Symmetry and Its Discontents

In addition to its aesthetic merit, Islamic geometric design is renowned for its mathematical sophistication, constituting the most highly developed chapter in cultural symmetry studies.¹ Dihedral symmetry groups of high order, all seven frieze groups, all seventeen crystallographic groups of plane isometries, and several non-trivial chromatic symmetry groups may be found in abundance in both eastern and western Islamic countries.²

Yet the focus of these symmetry studies has little resonance in the scant historical record documenting the techniques of the Islamic masters, and has limited relevance to the aesthetic complexity of Islamic geometric design. In many cases, one can reconstruct a design as a group orbit of a small motif, but this tells us little about the properties of the design other than its symmetry group.³ The design within a single periodic unit cell is often quite complex, with symmetry playing a subsidiary role. Grünbaum and Shephard have argued against over reliance on group theory to interpret cultural artefacts, insisting that other mathematical measures of order or disorder—and not just symmetries—are necessary to explain the intrinsic features of the artefacts and better reflect the intentions of those who produced them (Grünbaum and Shepherd 1992).

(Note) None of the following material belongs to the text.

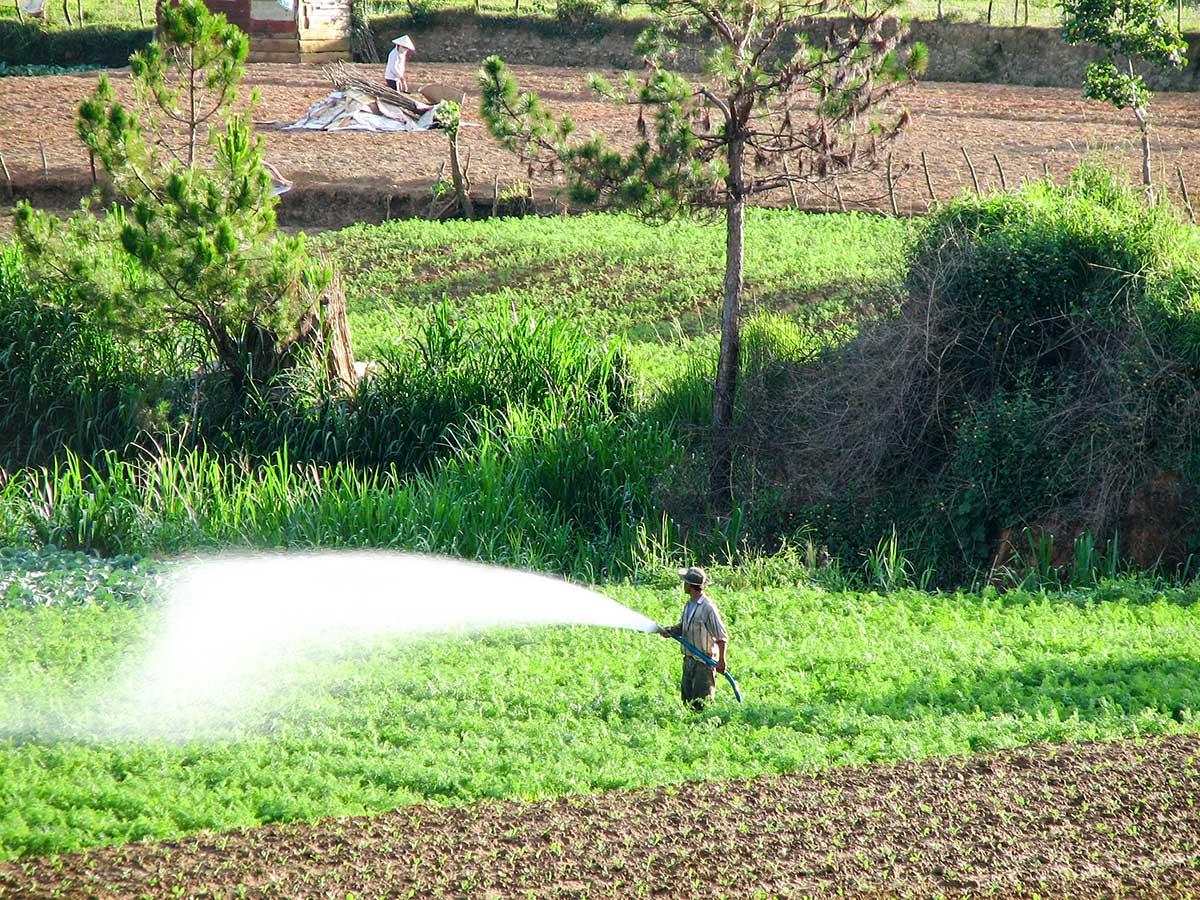 Farmland in Dalat as seen on Vietnam Tropical Journey Tour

Responding to this challenge, crystallographers Emil Makovicky and Purificacion Fenoll Hach-Alí have published a series of papers in the Boletín de la Sociedad Española de Mineralogía over the past decade or more (Makovicky and Fenoll Hach-Alí 1996, 1997, 1999, 2001), applying a variety of crystallographic structural classification principles to the interpretation of Nasrid designs in Spain. Thus, in addition to symmetries, they have developed informative analyses in terms of crystallographic shear, occupancy of Wyckoff positions, rotation of vortex elements and other crystallographic features that together contribute to the development of a more nuanced grammar of Islamic geometric design. Here, however, we will be concerned not with these crystallographic features, but rather with “quasi-crystallographic” features of certain Islamic designs.

The Presentist Fallacy

Before proceeding further, it is worthwhile to issue a caveat concerning the historical significance of mathematical properties that may attach to certain cultural artefacts. In discussing the elaborate symmetries of Islamic designs, for example, it is tempting to impute mathematical knowledge “ahead of its time” to the architects, artists or others with whom they worked. However, we know little about the medieval artists and scientists who were responsible for these masterful designs—although in the tenth-century text of Abu’l-Wafa’ al Buzjani on geometric constructions there is mention of regular meetings between mathematicians and artisans concerning the design of geometric ornament (Özdural 2000). Nevertheless, imputing nascent group theory or a nascent theory of quasi-crystals to medieval artists or mathematicians simply cannot be justified on the basis of the historical record.

Ultimately, attempts to find precursors of contemporary mathematical thought in the cultural production of medieval Islam, or any other period for that matter, fall prey to the presentist fallacy—the fallacy of reading the present into the past, or, as Butterfield has expressed it in a different context, the fallacy of using the past as “the ratification if not the glorification of the present” (Butterfield 1931). Therefore, in assessing Islamic geometric designs for their mathematical properties, it is important to keep in mind that we are not addressing the historical question of what technical knowledge and concerns motivated the construction of those designs, but rather the aesthetic question of how the mathematical properties may help to explain the sensible qualities of the designs themselves.

Islamic Dual Designs

Fortunately, one of the few things we do know about the historical practice of Islamic geometric design is the widespread use of grid dualization (sometimes referred to as the “polygonal” or “polygons in contact” technique): the use of an underlying polygonal grid from which the design is derived by a stylized variant of topological dualization.⁴ This method is as important to Islamic geometric design as linear perspective is to Renaissance painting. Fig. 39.1, showing two designs from the magnificent Topkapi Scroll (Necipoğlü 1995) of the late fifteenth century, suffices to convey the idea.

Fig. 39.1

Two dual designs Topkapi Scroll (Necipoğlü 1995). Thick lines show the underlying grid. Drawing: author

In each panel, an underlying polygonal grid is first laid down. Similar points (one or more) are then chosen on each of the edges of the polygons, through which “dual” lines are drawn at specified angles of incidence. The dual lines are then continued (not necessarily linearly) until they meet other dual lines of similar origin.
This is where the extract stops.